[The Red Cross Girl by Richard Harding Davis]@TWC D-Link bookThe Red Cross Girl CHAPTER 4 34/59
Look where you're stepping.
We can't show any lights, and it's dark as--" But, even as he spoke, like a flash of powder, as swiftly as one throws an electric switch, as blindingly as a train leaps from the tunnel into the glaring sun, the darkness vanished and the tug was swept by the fierce, blatant radiance of a search-light. It was met by shrieks from two hundred throats, by screams, oaths, prayers, by the sharp jangling of bells, by the blind rush of many men scurrying like rats for a hole to hide in, by the ringing orders of one man.

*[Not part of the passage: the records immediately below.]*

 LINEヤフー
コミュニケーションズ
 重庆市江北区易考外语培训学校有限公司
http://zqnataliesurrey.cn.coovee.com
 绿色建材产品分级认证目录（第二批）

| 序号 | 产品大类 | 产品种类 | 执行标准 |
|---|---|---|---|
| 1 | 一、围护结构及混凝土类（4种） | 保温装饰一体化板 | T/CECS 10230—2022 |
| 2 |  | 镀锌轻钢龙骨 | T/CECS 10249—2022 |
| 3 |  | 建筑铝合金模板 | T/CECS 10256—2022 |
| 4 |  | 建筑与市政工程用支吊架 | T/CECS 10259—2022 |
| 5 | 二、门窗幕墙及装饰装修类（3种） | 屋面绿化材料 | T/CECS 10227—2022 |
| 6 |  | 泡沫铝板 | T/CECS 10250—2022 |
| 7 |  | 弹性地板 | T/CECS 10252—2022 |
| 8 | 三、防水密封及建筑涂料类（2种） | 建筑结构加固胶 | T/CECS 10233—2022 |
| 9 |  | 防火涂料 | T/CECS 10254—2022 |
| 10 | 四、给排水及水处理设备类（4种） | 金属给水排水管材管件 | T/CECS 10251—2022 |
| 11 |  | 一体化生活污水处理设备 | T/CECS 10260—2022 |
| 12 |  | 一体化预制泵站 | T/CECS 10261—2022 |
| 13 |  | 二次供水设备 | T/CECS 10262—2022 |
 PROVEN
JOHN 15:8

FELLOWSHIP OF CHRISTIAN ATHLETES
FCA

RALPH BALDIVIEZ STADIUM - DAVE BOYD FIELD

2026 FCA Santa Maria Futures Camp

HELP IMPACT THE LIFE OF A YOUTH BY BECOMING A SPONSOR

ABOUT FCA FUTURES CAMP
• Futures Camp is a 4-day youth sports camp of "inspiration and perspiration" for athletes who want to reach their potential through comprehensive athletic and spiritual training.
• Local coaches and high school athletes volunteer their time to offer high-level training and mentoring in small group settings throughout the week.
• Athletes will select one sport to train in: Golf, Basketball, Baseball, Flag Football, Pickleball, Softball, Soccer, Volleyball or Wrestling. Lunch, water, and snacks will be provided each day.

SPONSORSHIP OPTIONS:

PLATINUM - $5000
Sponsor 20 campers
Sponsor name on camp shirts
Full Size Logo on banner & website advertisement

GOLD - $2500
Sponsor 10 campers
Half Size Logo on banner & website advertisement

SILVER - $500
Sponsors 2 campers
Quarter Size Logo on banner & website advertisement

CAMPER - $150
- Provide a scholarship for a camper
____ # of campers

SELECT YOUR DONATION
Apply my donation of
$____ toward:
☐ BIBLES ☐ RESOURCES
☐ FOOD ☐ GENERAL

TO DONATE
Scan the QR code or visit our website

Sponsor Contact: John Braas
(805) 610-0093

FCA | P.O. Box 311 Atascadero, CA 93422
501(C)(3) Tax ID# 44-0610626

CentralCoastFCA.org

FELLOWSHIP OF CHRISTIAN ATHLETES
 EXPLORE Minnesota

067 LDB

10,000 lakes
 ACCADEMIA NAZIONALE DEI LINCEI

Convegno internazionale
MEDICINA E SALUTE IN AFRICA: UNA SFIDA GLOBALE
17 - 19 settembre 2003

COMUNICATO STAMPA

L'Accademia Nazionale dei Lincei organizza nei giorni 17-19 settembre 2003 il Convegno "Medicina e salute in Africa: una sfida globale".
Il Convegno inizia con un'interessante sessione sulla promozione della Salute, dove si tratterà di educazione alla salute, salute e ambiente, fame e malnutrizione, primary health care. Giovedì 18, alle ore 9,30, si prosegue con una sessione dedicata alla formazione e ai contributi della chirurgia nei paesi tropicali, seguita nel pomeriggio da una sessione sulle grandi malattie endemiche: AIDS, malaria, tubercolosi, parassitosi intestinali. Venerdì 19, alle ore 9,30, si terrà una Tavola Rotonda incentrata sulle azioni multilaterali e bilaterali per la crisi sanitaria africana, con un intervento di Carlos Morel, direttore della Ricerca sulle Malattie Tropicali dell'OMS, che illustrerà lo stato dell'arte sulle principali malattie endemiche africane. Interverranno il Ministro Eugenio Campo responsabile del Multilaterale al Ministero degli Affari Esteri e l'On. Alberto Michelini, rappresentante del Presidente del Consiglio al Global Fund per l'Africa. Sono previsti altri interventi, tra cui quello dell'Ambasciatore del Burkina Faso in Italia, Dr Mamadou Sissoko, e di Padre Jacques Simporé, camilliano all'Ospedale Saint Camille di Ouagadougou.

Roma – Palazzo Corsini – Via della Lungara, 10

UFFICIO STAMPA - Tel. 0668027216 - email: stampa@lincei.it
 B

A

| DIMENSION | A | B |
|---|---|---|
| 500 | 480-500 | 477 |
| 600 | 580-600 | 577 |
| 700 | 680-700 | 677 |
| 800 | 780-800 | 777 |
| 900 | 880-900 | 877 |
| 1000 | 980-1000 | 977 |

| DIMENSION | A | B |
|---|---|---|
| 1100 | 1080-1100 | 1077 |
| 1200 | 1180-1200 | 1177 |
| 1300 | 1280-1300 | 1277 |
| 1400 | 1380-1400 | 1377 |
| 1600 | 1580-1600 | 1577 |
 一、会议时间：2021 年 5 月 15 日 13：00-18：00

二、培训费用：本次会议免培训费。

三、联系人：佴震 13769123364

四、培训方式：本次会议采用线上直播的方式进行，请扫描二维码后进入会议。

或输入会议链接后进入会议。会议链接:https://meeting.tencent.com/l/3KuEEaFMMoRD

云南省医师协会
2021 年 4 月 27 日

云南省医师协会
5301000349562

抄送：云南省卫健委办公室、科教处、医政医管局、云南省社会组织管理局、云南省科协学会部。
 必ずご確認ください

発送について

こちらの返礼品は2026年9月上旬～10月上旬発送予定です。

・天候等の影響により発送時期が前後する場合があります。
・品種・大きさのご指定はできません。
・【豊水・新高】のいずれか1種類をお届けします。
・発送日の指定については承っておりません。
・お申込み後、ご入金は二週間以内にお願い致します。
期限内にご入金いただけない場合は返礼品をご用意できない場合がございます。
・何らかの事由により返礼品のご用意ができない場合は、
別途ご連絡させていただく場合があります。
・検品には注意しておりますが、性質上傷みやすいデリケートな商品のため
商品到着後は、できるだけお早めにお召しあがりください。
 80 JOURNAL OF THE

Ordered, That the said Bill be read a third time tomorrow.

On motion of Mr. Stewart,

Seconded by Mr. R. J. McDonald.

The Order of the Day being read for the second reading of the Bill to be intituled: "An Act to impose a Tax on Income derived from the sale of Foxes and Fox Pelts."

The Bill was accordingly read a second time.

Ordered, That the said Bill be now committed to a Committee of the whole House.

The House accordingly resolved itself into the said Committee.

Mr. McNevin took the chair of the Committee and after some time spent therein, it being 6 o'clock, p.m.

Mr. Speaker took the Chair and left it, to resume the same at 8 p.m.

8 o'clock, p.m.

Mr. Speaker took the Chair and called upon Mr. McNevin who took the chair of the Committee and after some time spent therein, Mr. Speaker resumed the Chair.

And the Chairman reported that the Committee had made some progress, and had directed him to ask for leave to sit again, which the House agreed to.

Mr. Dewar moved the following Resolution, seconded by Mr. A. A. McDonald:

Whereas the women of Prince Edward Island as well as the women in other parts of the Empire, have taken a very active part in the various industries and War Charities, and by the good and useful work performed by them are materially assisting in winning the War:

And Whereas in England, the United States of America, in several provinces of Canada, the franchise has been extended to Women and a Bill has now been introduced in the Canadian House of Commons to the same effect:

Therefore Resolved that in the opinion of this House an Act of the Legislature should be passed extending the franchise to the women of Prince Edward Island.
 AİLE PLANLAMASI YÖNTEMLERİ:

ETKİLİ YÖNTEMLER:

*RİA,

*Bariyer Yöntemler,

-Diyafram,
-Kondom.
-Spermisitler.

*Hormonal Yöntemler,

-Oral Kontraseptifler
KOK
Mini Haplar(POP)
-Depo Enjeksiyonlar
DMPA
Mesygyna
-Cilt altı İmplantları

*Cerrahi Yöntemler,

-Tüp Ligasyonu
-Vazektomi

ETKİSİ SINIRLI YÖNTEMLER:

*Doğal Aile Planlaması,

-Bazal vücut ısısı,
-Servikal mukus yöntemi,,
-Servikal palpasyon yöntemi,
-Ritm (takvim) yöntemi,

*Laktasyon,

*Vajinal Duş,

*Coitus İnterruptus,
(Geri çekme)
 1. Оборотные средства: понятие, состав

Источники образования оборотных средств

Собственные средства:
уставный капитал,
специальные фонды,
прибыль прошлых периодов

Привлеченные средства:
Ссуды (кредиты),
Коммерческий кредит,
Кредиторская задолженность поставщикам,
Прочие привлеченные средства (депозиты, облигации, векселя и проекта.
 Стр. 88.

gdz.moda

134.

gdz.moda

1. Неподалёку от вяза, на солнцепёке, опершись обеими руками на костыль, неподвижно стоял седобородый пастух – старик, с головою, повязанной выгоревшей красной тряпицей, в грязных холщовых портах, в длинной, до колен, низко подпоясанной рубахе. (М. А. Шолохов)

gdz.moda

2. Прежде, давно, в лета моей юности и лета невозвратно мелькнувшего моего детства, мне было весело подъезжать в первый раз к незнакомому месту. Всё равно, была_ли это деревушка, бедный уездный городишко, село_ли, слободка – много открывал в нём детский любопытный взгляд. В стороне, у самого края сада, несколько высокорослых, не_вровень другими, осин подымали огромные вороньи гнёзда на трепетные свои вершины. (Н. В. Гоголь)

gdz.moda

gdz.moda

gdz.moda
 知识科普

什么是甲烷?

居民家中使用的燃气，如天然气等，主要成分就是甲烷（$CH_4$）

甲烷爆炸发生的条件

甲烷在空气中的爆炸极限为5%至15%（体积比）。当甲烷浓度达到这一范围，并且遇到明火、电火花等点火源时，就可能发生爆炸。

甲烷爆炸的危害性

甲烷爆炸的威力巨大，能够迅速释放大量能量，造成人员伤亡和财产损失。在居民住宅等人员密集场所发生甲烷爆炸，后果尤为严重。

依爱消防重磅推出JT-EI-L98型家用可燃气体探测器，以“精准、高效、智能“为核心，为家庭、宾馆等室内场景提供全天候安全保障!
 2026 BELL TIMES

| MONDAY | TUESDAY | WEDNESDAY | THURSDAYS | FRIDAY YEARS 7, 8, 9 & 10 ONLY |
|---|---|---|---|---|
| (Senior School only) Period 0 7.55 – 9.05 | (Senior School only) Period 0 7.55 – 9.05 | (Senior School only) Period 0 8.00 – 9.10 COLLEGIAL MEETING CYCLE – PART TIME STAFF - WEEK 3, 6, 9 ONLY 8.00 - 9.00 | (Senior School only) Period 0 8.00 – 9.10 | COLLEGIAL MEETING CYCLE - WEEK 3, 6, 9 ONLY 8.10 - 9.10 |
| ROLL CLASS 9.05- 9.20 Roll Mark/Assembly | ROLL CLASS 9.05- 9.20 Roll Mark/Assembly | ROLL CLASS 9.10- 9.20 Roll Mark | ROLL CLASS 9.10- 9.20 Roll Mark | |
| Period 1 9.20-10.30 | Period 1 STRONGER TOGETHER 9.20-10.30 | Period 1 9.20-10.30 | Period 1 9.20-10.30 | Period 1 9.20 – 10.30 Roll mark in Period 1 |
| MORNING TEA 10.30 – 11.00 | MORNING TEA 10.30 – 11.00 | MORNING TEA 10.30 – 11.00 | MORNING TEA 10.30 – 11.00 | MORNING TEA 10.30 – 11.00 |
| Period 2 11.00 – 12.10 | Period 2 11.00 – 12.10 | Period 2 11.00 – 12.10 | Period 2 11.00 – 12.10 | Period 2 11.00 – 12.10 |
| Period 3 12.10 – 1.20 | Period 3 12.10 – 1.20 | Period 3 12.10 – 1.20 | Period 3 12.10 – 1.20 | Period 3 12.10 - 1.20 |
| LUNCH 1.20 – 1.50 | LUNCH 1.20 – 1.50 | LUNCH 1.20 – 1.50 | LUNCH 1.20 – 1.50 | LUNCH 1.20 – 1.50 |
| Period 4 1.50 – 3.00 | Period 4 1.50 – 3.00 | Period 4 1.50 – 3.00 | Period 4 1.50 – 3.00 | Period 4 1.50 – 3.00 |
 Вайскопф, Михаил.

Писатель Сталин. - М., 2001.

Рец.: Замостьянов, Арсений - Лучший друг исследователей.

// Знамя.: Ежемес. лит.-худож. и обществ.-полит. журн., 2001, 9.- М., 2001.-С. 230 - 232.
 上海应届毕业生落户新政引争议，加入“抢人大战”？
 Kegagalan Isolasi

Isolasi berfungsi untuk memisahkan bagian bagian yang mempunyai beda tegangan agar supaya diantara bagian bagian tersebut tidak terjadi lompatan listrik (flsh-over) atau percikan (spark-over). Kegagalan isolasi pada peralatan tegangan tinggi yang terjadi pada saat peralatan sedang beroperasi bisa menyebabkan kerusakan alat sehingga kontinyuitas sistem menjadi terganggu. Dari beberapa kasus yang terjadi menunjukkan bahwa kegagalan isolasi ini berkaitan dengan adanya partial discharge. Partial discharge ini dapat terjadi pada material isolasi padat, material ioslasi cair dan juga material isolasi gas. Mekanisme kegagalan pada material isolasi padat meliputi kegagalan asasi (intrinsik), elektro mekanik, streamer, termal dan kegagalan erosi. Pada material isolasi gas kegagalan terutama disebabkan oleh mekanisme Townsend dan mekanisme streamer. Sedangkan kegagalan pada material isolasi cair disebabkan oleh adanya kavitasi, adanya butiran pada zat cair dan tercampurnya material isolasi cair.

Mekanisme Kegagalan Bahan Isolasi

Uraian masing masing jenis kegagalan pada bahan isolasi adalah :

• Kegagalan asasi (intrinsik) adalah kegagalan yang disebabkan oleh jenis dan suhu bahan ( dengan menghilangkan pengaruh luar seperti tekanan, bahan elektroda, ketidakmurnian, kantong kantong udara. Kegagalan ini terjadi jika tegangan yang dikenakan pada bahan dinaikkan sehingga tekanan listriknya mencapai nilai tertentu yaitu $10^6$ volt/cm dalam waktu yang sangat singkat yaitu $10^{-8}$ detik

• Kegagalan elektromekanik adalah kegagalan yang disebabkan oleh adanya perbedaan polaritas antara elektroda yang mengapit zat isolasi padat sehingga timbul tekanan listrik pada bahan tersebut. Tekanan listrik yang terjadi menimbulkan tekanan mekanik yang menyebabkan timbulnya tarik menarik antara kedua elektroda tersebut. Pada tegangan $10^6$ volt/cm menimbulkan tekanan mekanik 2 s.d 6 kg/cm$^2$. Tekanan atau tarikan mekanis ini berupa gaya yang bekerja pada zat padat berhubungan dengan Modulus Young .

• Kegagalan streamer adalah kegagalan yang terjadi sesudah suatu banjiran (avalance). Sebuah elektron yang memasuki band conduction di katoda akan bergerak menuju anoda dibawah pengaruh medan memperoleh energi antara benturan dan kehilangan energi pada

Above the tumult this one voice rose like the warning strokes of a fire-gong, and looking up to the pilot-house from whence the voice came, David saw the barkeeper still in his shirt-sleeves and with his derby hat pushed back behind his ears, with one hand clutching the telegraph to the engine-room, with the other holding the spoke of the wheel. David felt the tug, like a hunter taking a fence, rise in a great leap. Her bow sank and rose, tossing the water from her in black, oily waves, the smoke poured from her funnel, from below her engines sobbed and quivered, and like a hound freed from a leash she raced for the open sea.
But swiftly as she fled, as a thief is held in the circle of a policeman's bull's-eye, the shaft of light followed and exposed her and held her in its grip.
The youth in the golf cap was clutching David by the arm.